Awesome
TIger
This repository contains the reference code for the ECE model TIger proposed in the paper Explicit Image Caption Editing accpeted to ECCV 2022. Refer to our full paper for detailed intructions and analysis. The dataset and more detailed task information are available in this ECE repository.
If you find this paper helps your research, please kindly consider citing our paper in your publications.
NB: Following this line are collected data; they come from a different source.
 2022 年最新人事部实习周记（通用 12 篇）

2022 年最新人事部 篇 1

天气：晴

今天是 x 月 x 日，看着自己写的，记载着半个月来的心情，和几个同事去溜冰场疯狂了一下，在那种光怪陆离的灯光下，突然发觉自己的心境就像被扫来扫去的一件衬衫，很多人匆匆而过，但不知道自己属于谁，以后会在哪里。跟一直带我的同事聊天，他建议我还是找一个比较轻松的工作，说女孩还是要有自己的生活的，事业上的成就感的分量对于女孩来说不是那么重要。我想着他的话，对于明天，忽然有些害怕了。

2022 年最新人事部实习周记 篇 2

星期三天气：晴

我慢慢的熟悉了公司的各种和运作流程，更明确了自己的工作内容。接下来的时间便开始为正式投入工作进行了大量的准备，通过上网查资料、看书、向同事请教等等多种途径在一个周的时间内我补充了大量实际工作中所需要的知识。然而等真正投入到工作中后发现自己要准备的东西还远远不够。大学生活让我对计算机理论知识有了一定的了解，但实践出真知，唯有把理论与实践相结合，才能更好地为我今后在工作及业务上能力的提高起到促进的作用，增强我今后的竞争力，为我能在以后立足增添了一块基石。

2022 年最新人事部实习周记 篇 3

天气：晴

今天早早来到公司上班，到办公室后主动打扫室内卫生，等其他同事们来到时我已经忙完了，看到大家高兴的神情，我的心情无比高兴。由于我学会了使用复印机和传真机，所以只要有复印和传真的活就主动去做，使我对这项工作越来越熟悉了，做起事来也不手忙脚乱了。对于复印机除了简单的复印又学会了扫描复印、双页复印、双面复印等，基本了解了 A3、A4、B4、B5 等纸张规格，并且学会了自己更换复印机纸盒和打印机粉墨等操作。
@inproceedings{wang2022explicit,
title={Explicit Image Caption Editing},
author={Wang, Zhen and Chen, Long and Ma, Wenbo and Han, Guangxing and Niu, Yulei and Shao, Jian and Xiao, Jun},
booktitle={Computer Vision--ECCV 2022: 17th European Conference, Tel Aviv, Israel, October 23--27, 2022, Proceedings, Part XXXVI},
pages={113--129},
year={2022}
}
Environment setup
Clone the repository and create the tiger
conda environment using the conda.yml
file:
conda env create -f conda.yml
conda activate tiger
Data preparation
COCO_EE and Flickr30K_EE
The processed datasets have been placed in the dataset folder, they can also be directly download from here, including the COCO-EE and Flickr30K-EE in train
, eval
and test
splits.
Visual Features
For visual token features, we used the bottom-up features (36 regions for each image) which are extracted by a pre-trained Faster R-CNN.
COCO-EE
Download the pre-computed features file trainval_36.zip (~24.5 GB), unzip the file and rename the 'tsv' file as 'coco_36.tsv', then place it under the datasets/bottom_up/COCO_36
folder, run the 'process_bottom_up_feature.py' to process the feature.
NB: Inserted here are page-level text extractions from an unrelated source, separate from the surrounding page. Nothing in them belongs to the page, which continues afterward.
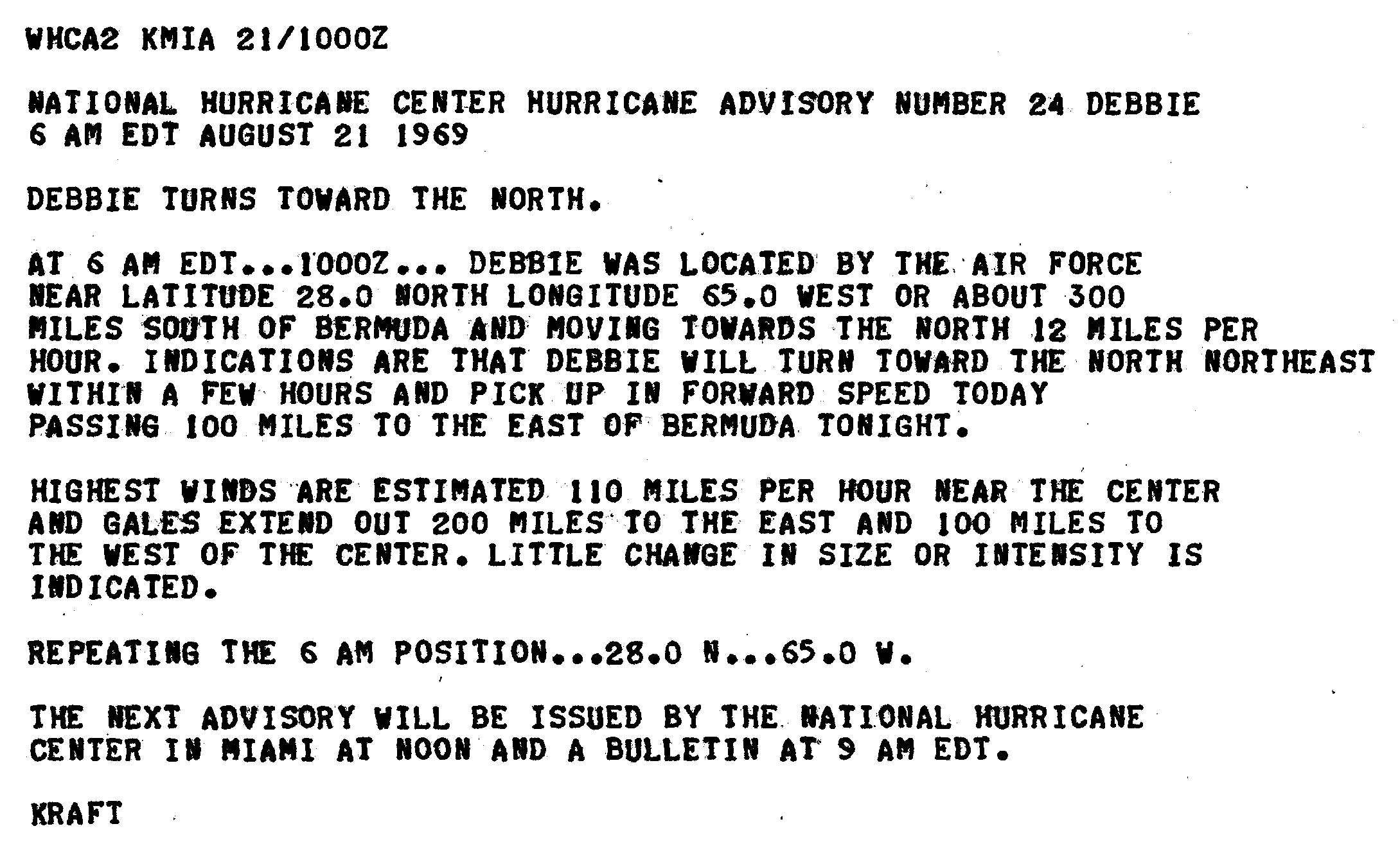 WHCA2 KMIA 21/1000Z

NATIONAL HURRICANE CENTER HURRICANE ADVISORY NUMBER 24 DEBBIE 6 AM EDT AUGUST 21 1969

DEBBIE TURNS TOWARD THE NORTH.

AT 6 AM EDT...1000Z... DEBBIE WAS LOCATED BY THE AIR FORCE NEAR LATITUDE 28.0 NORTH LONGITUDE 65.0 WEST OR ABOUT 300 MILES SOUTH OF BERMUDA AND MOVING TOWARDS THE NORTH 12 MILES PER HOUR. INDICATIONS ARE THAT DEBBIE WILL TURN TOWARD THE NORTH NORTHEAST WITHIN A FEW HOURS AND PICK UP IN FORWARD SPEED TODAY PASSING 100 MILES TO THE EAST OF BERMUDA TONIGHT.

HIGHEST WINDS ARE ESTIMATED 110 MILES PER HOUR NEAR THE CENTER AND GALES EXTEND OUT 200 MILES TO THE EAST AND 100 MILES TO THE WEST OF THE CENTER. LITTLE CHANGE IN SIZE OR INTENSITY IS INDICATED.

REPEATING THE 6 AM POSITION...28.0 N...65.0 W.

THE NEXT ADVISORY WILL BE ISSUED BY THE NATIONAL HURRICANE CENTER IN MIAMI AT NOON AND A BULLETIN AT 9 AM EDT.

KRAFT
python process_bottom_up_feature.py
Flickr30K-EE
Download the pre-computed features file flickr30k_36.zip (~6.5 GB, code: xlmd), unzip them and place 'flickr30k_36.tsv' under the datasets/bottom_up/Flickr30K_36
folder, run the 'process_bottom_up_feature.py' to process the feature.
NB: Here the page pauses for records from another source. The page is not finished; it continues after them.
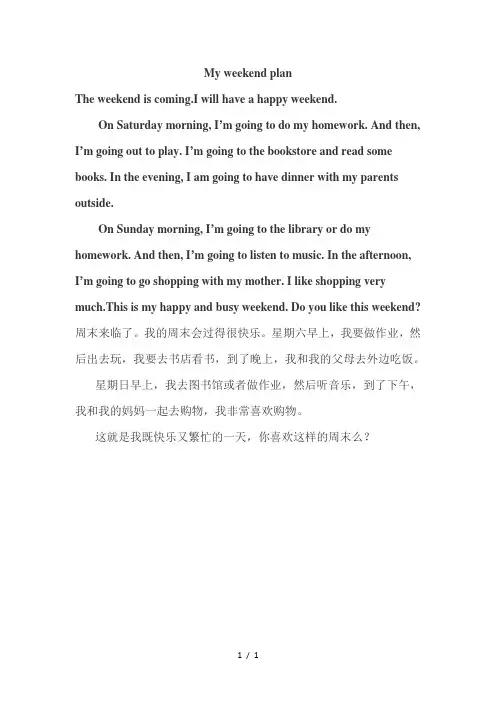 My weekend plan

The weekend is coming.I will have a happy weekend.

On Saturday morning, I'm going to do my homework. And then, I'm going out to play. I'm going to the bookstore and read some books. In the evening, I am going to have dinner with my parents outside.

On Sunday morning, I'm going to the library or do my homework. And then, I'm going to listen to music. In the afternoon, I'm going to go shopping with my mother. I like shopping very much.This is my happy and busy weekend. Do you like this weekend?

周末来临了。我的周末会过得很快乐。星期六早上，我要做作业，然后出去玩，我要去书店看书，到了晚上，我和我的父母去外边吃饭。

星期日早上，我去图书馆或者做作业，然后听音乐，到了下午，我和我的妈妈一起去购物，我非常喜欢购物。

这就是我既快乐又繁忙的一天，你喜欢这样的周末么？

1 / 1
python process_bottom_up_feature.py
Evaluation
To reproduce the results in the paper, download the pretrained model file pretrained_tiger (~6 GB) and place them under the pretrained_models/COCOEE
and pretrained_models/Flickr30KEE
folder, respectively.
To reproduce the results of our model, run:
COCO-EE
python eval.py --from_pretrained_tagger_del pretrained_models/COCOEE/tagger_del.bin --from_pretrained_tagger_add pretrained_models/COCOEE/tagger_add.bin --from_pretrained_inserter pretrained_models/COCOEE/inserter.bin --tasks 1 --batch_size 128 --save_name test_coco_ee --edit_round 5
Flickr30K-EE
python eval.py --from_pretrained_tagger_del pretrained_models/Flickr30KEE/tagger_del.bin --from_pretrained_tagger_add pretrained_models/Flickr30KEE/tagger_add.bin --from_pretrained_inserter pretrained_models/Flickr30KEE/inserter.bin --tasks 4 --batch_size 128 --save_name test_flickr30k_ee --edit_round 5
Expected output
Under results/
, you may find the edited results of all experiments.
Training procedure
Download the pretrained weights of ViLBERT from here (~1 GB) and place it under the pretrained_models/ViLBERT-6-Layer
folder.
Run python train.py
using the following arguments for different submodules.
COCO-EE
Tagger_del
python train.py --tasks 1 --tagger_loss_ratio 1.5
Tagger_add
python train.py --tasks 2 --tagger_loss_ratio 1.5
Inserter
python train.py --tasks 3
Flickr30K-EE
Tagger_del
python train.py --tasks 4 --tagger_loss_ratio 1.5
Tagger_add
python train.py --tasks 5 --tagger_loss_ratio 1.5
Inserter
python train.py --tasks 6
Expected output
Under model_out/
, you may also find the trained model of all experiments.
Acknowledgment
Special thanks to the authors of ViLBERT and bottom-up-attention, and the datasets used in this research project.